Dataset items
------------------------------------------------------------
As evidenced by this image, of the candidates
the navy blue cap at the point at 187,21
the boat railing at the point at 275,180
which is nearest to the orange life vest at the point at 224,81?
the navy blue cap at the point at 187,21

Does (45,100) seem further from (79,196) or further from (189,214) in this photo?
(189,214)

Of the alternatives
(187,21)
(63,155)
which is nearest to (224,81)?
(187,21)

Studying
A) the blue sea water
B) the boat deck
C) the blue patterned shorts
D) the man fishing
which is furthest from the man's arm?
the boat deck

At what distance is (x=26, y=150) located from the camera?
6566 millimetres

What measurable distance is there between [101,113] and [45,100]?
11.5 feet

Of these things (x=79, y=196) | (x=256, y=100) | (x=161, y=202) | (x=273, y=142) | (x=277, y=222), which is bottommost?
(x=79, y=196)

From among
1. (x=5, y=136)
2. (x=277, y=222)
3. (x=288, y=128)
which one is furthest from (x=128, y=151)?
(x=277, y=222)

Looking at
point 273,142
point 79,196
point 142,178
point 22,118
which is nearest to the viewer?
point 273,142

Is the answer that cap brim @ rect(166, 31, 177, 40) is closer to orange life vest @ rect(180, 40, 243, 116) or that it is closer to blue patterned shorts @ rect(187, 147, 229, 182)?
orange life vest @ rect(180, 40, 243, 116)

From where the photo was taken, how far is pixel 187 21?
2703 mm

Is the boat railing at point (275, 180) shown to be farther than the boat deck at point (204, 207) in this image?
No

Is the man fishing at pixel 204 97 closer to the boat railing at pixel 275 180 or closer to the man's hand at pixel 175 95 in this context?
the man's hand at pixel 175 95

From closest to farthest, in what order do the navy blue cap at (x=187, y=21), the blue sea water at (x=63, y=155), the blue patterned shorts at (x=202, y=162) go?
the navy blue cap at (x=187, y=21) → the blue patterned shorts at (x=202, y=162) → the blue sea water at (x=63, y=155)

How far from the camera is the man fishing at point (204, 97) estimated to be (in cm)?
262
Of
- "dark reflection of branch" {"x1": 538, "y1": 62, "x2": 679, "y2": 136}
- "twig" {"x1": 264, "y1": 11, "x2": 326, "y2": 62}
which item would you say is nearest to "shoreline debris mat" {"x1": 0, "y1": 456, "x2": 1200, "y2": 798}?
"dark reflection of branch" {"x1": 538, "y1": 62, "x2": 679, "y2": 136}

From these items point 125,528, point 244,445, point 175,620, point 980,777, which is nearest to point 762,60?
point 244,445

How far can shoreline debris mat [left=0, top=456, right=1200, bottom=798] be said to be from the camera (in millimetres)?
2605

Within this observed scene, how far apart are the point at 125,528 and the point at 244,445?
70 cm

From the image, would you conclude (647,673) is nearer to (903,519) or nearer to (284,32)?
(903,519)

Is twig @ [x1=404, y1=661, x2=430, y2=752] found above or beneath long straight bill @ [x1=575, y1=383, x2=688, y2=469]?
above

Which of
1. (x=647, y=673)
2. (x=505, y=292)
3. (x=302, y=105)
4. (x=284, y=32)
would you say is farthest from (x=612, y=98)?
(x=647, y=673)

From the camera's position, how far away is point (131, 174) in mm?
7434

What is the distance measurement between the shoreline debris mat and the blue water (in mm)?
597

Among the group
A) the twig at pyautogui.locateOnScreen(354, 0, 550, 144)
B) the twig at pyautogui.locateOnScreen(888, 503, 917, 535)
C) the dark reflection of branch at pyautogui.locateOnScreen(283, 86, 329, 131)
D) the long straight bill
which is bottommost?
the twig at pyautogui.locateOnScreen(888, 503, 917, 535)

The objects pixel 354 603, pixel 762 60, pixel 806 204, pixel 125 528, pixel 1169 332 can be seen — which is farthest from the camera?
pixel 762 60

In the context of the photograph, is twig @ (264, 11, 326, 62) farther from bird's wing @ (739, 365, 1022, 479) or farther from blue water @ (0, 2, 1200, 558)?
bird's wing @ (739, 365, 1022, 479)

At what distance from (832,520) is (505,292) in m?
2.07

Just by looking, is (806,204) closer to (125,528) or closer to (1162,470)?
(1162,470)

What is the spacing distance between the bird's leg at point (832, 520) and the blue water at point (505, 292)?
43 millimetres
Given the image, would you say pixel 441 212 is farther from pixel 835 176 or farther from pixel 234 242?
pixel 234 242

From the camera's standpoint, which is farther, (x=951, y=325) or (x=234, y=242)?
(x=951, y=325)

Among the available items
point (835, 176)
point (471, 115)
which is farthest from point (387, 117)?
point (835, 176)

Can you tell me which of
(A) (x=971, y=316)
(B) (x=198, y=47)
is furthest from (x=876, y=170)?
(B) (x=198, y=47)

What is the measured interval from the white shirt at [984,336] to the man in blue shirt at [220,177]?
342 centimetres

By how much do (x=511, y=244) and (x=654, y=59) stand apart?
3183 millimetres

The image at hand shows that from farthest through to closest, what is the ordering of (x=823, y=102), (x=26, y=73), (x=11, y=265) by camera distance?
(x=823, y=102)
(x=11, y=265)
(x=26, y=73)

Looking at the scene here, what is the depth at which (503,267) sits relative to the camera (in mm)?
------------------------------------------------------------
Your task is to reproduce all of the records exactly.

As evidenced by this image, of the candidates
the navy blue cap at the point at 187,21
the boat railing at the point at 275,180
which is nearest to the orange life vest at the point at 224,81?
the navy blue cap at the point at 187,21

Does (45,100) seem further from (79,196) or further from (189,214) in this photo?
(189,214)

Of the alternatives
(187,21)
(63,155)
which is nearest to (224,81)?
(187,21)

Studying
A) the blue sea water
B) the boat deck
C) the blue patterned shorts
D) the man fishing
which is furthest from the man's arm?
the boat deck

At what distance is (x=26, y=150) located from the camera?
6566 millimetres

What measurable distance is there between [101,113] and [45,100]?
11.5 feet

Of these things (x=79, y=196) | (x=256, y=100) | (x=161, y=202) | (x=273, y=142) | (x=277, y=222), which is bottommost?
(x=79, y=196)

From among
1. (x=5, y=136)
2. (x=277, y=222)
3. (x=288, y=128)
which one is furthest from (x=128, y=151)?
(x=277, y=222)

Looking at
point 273,142
point 79,196
point 142,178
point 22,118
which is nearest to the viewer?
point 273,142

Is the answer that cap brim @ rect(166, 31, 177, 40) is closer to orange life vest @ rect(180, 40, 243, 116) or that it is closer to blue patterned shorts @ rect(187, 147, 229, 182)?
orange life vest @ rect(180, 40, 243, 116)

From where the photo was taken, how far is pixel 187 21?
2703 mm

Is the boat railing at point (275, 180) shown to be farther than the boat deck at point (204, 207) in this image?
No

Is the man fishing at pixel 204 97 closer to the boat railing at pixel 275 180 or closer to the man's hand at pixel 175 95 in this context?
the man's hand at pixel 175 95

From closest to farthest, in what order do the navy blue cap at (x=187, y=21), the blue sea water at (x=63, y=155), the blue patterned shorts at (x=202, y=162) go?
the navy blue cap at (x=187, y=21) → the blue patterned shorts at (x=202, y=162) → the blue sea water at (x=63, y=155)

How far from the camera is the man fishing at point (204, 97) estimated to be (in cm)?
262
Of
- "dark reflection of branch" {"x1": 538, "y1": 62, "x2": 679, "y2": 136}
- "twig" {"x1": 264, "y1": 11, "x2": 326, "y2": 62}
which item would you say is nearest to "shoreline debris mat" {"x1": 0, "y1": 456, "x2": 1200, "y2": 798}?
"dark reflection of branch" {"x1": 538, "y1": 62, "x2": 679, "y2": 136}

From these items point 125,528, point 244,445, point 175,620, point 980,777, which is nearest to point 762,60?
point 244,445

How far can shoreline debris mat [left=0, top=456, right=1200, bottom=798] be said to be from the camera (in millimetres)?
2605

Within this observed scene, how far apart are the point at 125,528 and the point at 244,445?
70 cm

From the image, would you conclude (647,673) is nearer to (903,519) or nearer to (284,32)?
(903,519)

Is twig @ [x1=404, y1=661, x2=430, y2=752] found above or beneath long straight bill @ [x1=575, y1=383, x2=688, y2=469]?
above

Which of
1. (x=647, y=673)
2. (x=505, y=292)
3. (x=302, y=105)
4. (x=284, y=32)
would you say is farthest from (x=612, y=98)?
(x=647, y=673)

From the camera's position, how far away is point (131, 174) in mm?
7434

What is the distance measurement between the shoreline debris mat and the blue water (in mm)?
597

Among the group
A) the twig at pyautogui.locateOnScreen(354, 0, 550, 144)
B) the twig at pyautogui.locateOnScreen(888, 503, 917, 535)
C) the dark reflection of branch at pyautogui.locateOnScreen(283, 86, 329, 131)
D) the long straight bill
which is bottommost?
the twig at pyautogui.locateOnScreen(888, 503, 917, 535)

The objects pixel 354 603, pixel 762 60, pixel 806 204, pixel 125 528, pixel 1169 332 can be seen — which is farthest from the camera?
pixel 762 60

In the context of the photograph, is twig @ (264, 11, 326, 62) farther from bird's wing @ (739, 365, 1022, 479) or farther from blue water @ (0, 2, 1200, 558)?
bird's wing @ (739, 365, 1022, 479)

At what distance from (832,520) is (505,292) in m?
2.07

Just by looking, is (806,204) closer to (125,528) or closer to (1162,470)?
(1162,470)

What is the spacing distance between the bird's leg at point (832, 520) and the blue water at point (505, 292)?
43 millimetres
Given the image, would you say pixel 441 212 is farther from pixel 835 176 or farther from pixel 234 242?
pixel 234 242

From the camera's standpoint, which is farther, (x=951, y=325) or (x=234, y=242)?
(x=951, y=325)

Among the available items
point (835, 176)
point (471, 115)
which is farthest from point (387, 117)?
point (835, 176)

Can you tell me which of
(A) (x=971, y=316)
(B) (x=198, y=47)
is furthest from (x=876, y=170)?
(B) (x=198, y=47)

What is the measured interval from the white shirt at [984,336] to the man in blue shirt at [220,177]?
342 centimetres

By how much do (x=511, y=244) and (x=654, y=59) stand apart?
3183 millimetres

The image at hand shows that from farthest through to closest, what is the ordering of (x=823, y=102), (x=26, y=73), (x=11, y=265) by camera distance?
(x=823, y=102)
(x=11, y=265)
(x=26, y=73)

Looking at the scene here, what is the depth at which (503,267) sits relative to the camera (in mm)?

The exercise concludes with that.